There is still a lot to do, and things that are broken (oneofs,
repeated fields, etc), but it's a good start.
---
 DESIGN.md | 83 +++++++++++++++++++++++++++++++++++++++++++++++++++++++++++++++
 1 file changed, 83 insertions(+)
 create mode 100644 DESIGN.md

(limited to 'DESIGN.md')

diff --git a/DESIGN.md b/DESIGN.md
new file mode 100644
index 0000000..4e6dc04
--- /dev/null
+++ b/DESIGN.md
@@ -0,0 +1,83 @@
+
+μpb Design
+----------
+
+**NOTE:** the design described here is being implemented currently, but is not
+yet complete.  The repo is in heavy transition right now.
+
+μpb has the following design goals:
+
+- C89 compatible.
+- small code size (both for the core library and generated messages).

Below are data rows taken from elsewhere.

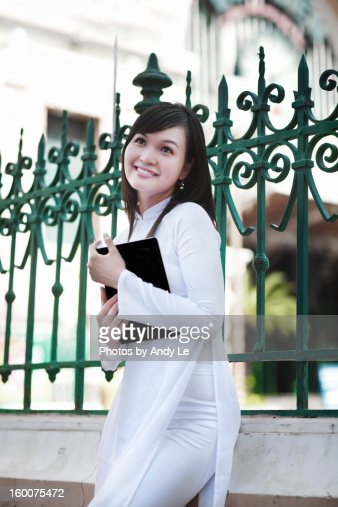 a school girl smiling stand agaist green fence : Stock Photo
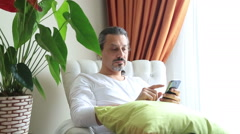 Middle aged guy using mobile phone. Relaxed and sitting on sofa indoor Stock Footage
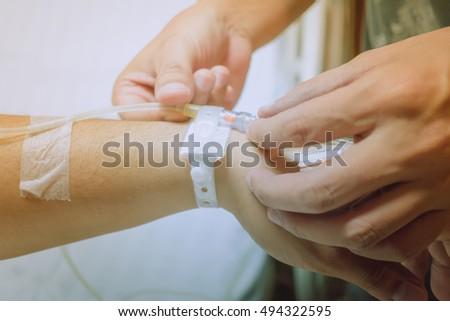 Close Hand Adjust Saline Iv Drip Stock Photo 494322595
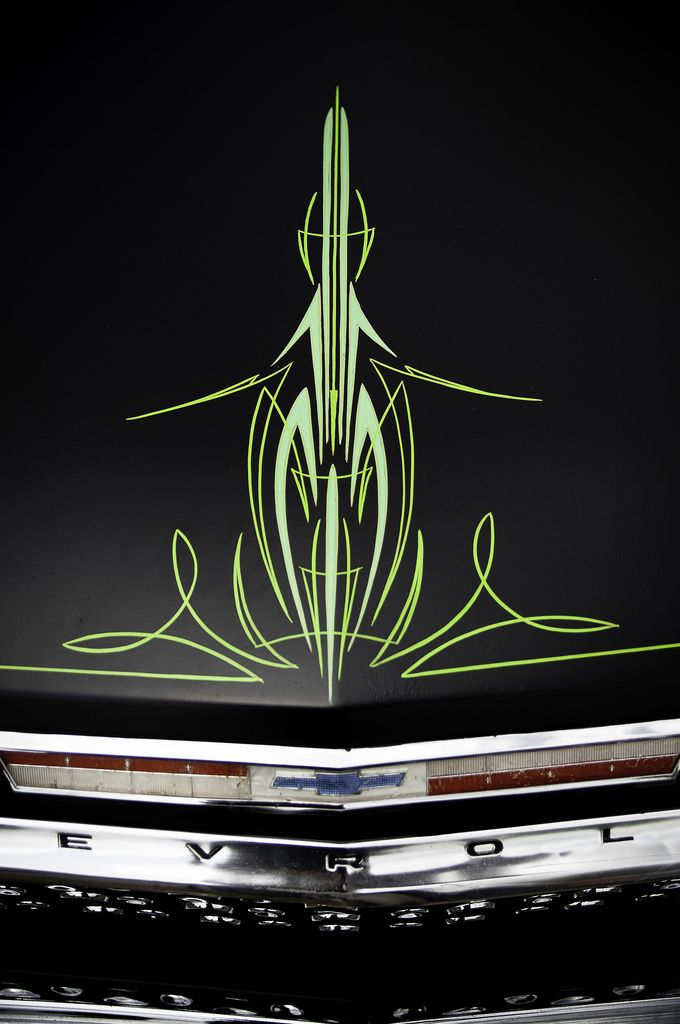 Green pin stripes on the centerline of a black car hood....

+- fast performance (hundreds of MB/s).
+- idiomatic for C programs.
+- easy to wrap in high-level languages (Python, Ruby, Lua, etc) with
+  good performance and all standard protobuf features.
+- hands-off about memory management, allowing for easy integration
+  with existing VMs and/or garbage collectors.
+- offers binary ABI compatibility between apps, generated messages, and
+  the core library (doesn't require re-generating messages or recompiling
+  your application when the core library changes).
+- provides all features that users expect from a protobuf library
+  (generated messages in C, reflection, text format, etc.).
+- layered, so the core is small and doesn't require descriptors.
+- tidy about symbol references, so that any messages or features that
+  aren't used by a C program can have their code GC'd by the linker.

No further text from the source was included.